Понимая cogitatio и cogitare в смысле perceptio и percipere, Декарт хочет подчеркнуть, что к cogitare принадлежит презентация, преподнесение. Cogitare есть пре-доставление себе пред-ставляемого. В таком предо-ставлении есть нечто от задания меры, а именно необходимость, чтобы существовал какой-то признак того, что пред-ставляемое не просто вообще пред-дано, но предоставлено мне как нечто имеющееся в распоряжении. Человеку что-то предо-ставлено, получено им в пред-ставлении — cogitatum — поэтому только тогда, когда оно ему надежно обеспечено и чем он самостоятельно, внутри им контролируемой сферы, может каждый раз недвусмысленно, без опаски и сомнения, распоряжаться. Cogitare — не просто вообще какое-то неопределенное представление, а такое, которое само себе ставит условие, чтобы установленное им не допускало бы уже впредь никакого сомнения относительно того, чтó оно есть и каково оно.

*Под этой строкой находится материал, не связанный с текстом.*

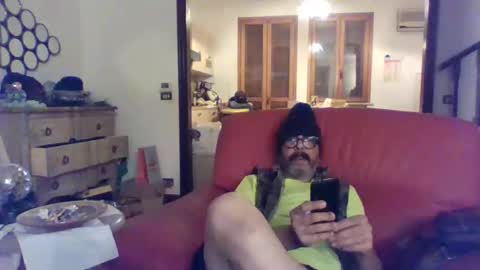 Cristian online show from September 26, 2:48 pm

Cogitare есть всегда некое «раздумье» в смысле со-мнения, а именно такого сомнения, которое думает признавать значимым только несомненное как достоверно установленное и в собственном смысле пред-ставленное. Cogitare есть по своему существу сомневающееся пред-ставление, перепроверяющее, не желающее просчитаться предоставление: cogitare есть dubitare. Поняв это «буквально», мы легко можем впасть в ошибку. Мыслить — не значит «сомневаться» в таком смысле, чтобы повсюду громоздить одни сомнения, любую позицию объявлять подозрительной и никогда не давать ничему согласия. Сомнение тут понимается, наоборот, как принципиальная ориентация на несомненную, недвусмысленную истину и на ее надежные гарантии. На что заранее и всегда нацелена такая сомневающаяся мысль, так это на прочную установленность представляемого внутри круга контроля и расчета. То, что всякое cogitare есть в своем существе dubitare, означает не что иное, как тождество предоставления и обеспечения. Мышление, по своему существу равное сомнению, не признает в качестве установленного и удостоверенного, т. е. истинного, ничего, что не удостоверено им же самим как нечто имеющее характер несомненности, — с чем мышление, равносильное сомнению, уже «справилось», над чем оно закончило свои расчеты.

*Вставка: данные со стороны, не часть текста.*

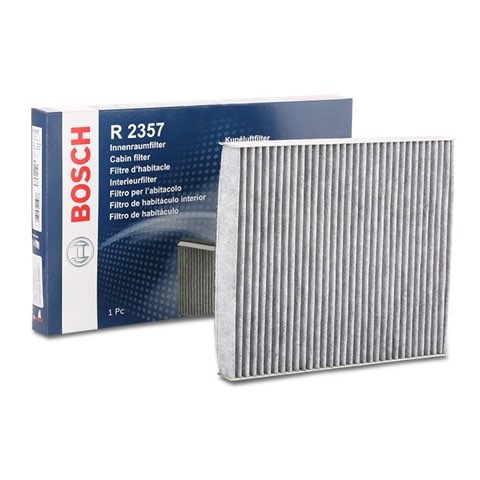 Bosch 1 987 432 357 Pollen Filter, photo 3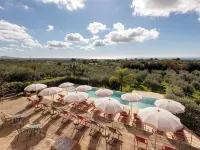 Country House Planeta Estate Hotel a Menfi
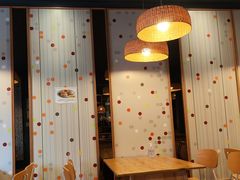 -Green & Oak Malaysian Restaurant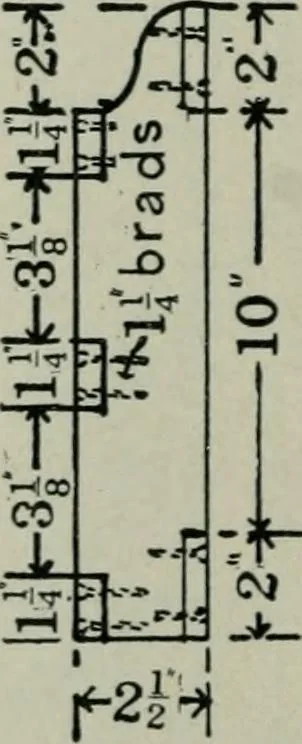 An illustration from Educational woodworking for home and school, 1908, leaf 227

В понятии cogitatio акцентируется каждый раз то обстоятельство, что акт пред-ставления презентирует пред-ставленное пред-ставляющему, т. е. что этот последний в качестве представляющего «устанавливает» пред-ставляемое, принимает его в свои расчеты, т. е. останавливает и фиксирует для себя, берет в свое обладание, «обеспечивает» себе. Ради чего? Ради дальнейшего представления, задуманного всегда как обеспечение и нацеленного на фиксацию всего сущего как удостоверенного. Но что и для чего подлежит обеспечению, надежному гарантированию?